Amitav Ghosh, an Indian writer and winner of the 54th Jnanpith Award, is the author of the bestselling Ibis Trilogy, which includes Sea of Poppies (short-listed for the 2008 Man Booker Prize), River of Smoke, and Flood of Fire. Elected a Fellow of the Royal Society of Literature and a Ford Foundation Art of Change Fellow, in 1999 Ghosh joined the faculty at Queens College, City University of New York as Distinguished Professor in Comparative literature. Since 2005 he has also been a visiting professor at Harvard University. Ghosh’s notable non-fiction writings are In an Antique Land (1992), Dancing in Cambodia and at Large in Burma (1998), Countdown (1999), and The Imam and the Indian (2002, a large collection of essays on different themes such as fundamentalism, history of the novel, Egyptian culture, and literature). His most recent non-fiction book The Great Derangement: Climate Change and the Unthinkable (2016) bravely addresses why modern literature has failed to address issues of climate change, and how radical transformation due to nature has become ‘unthinkable’.
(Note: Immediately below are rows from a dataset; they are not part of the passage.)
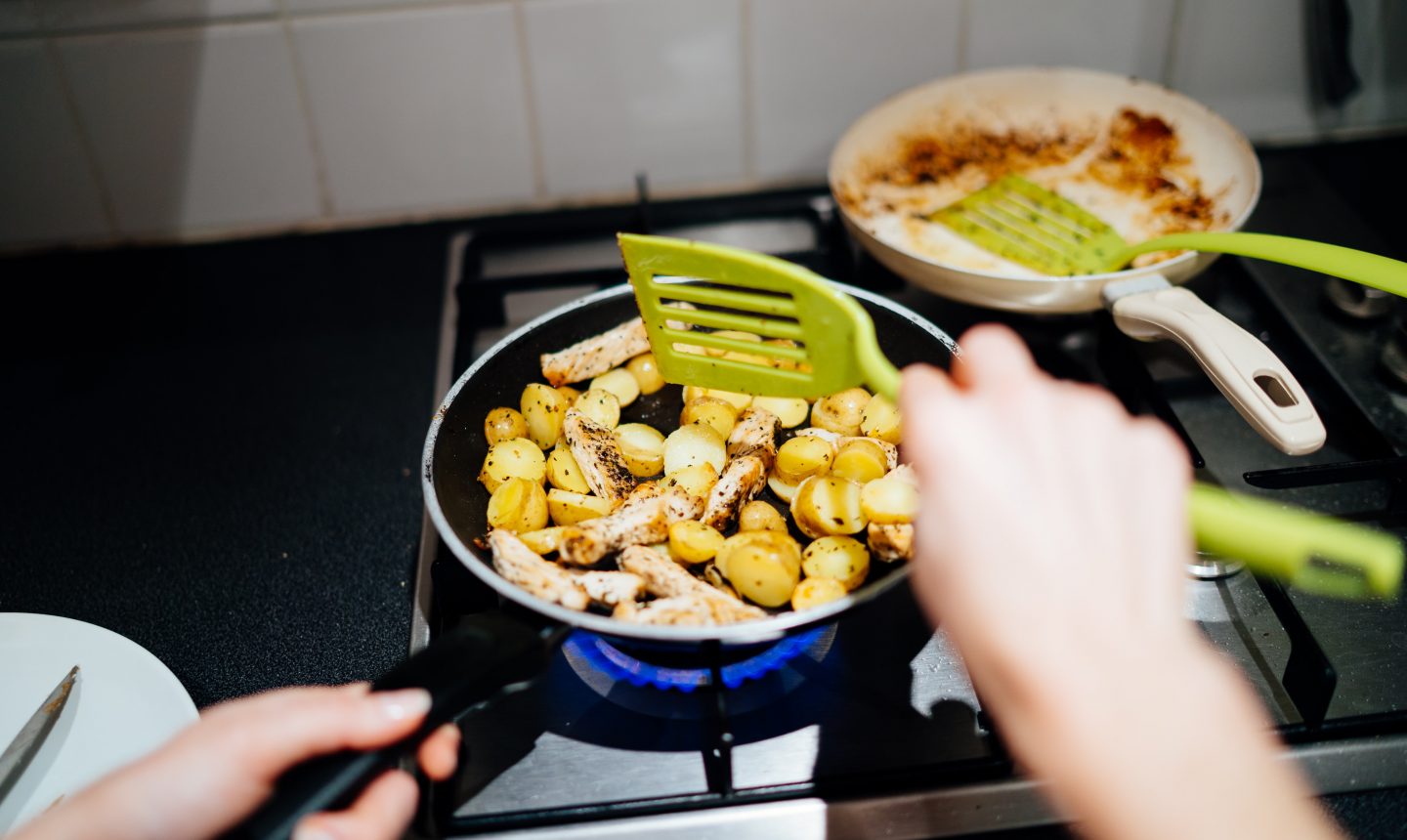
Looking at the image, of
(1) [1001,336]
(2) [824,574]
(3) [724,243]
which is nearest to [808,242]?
(3) [724,243]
Vijaya Nagarajan, an Associate Professor in the Department of Theology/Religious Studies and in the Program of Environmental Studies at the University of San Francisco, writes about Hinduism, gender, ritual, ecology and the commons. Recently her work has centered around spiritual autobiographies of place, especially around immigration and motherhood. She has been active in the American Academy of Religion and in environmental movements in the United States. Propelled by a lifelong interest and deeply informed research, Nagarajan provides a poetic entry into the layered complexities of Hindu culture with her recent book on the Kolam, Feeding a Thousand Souls.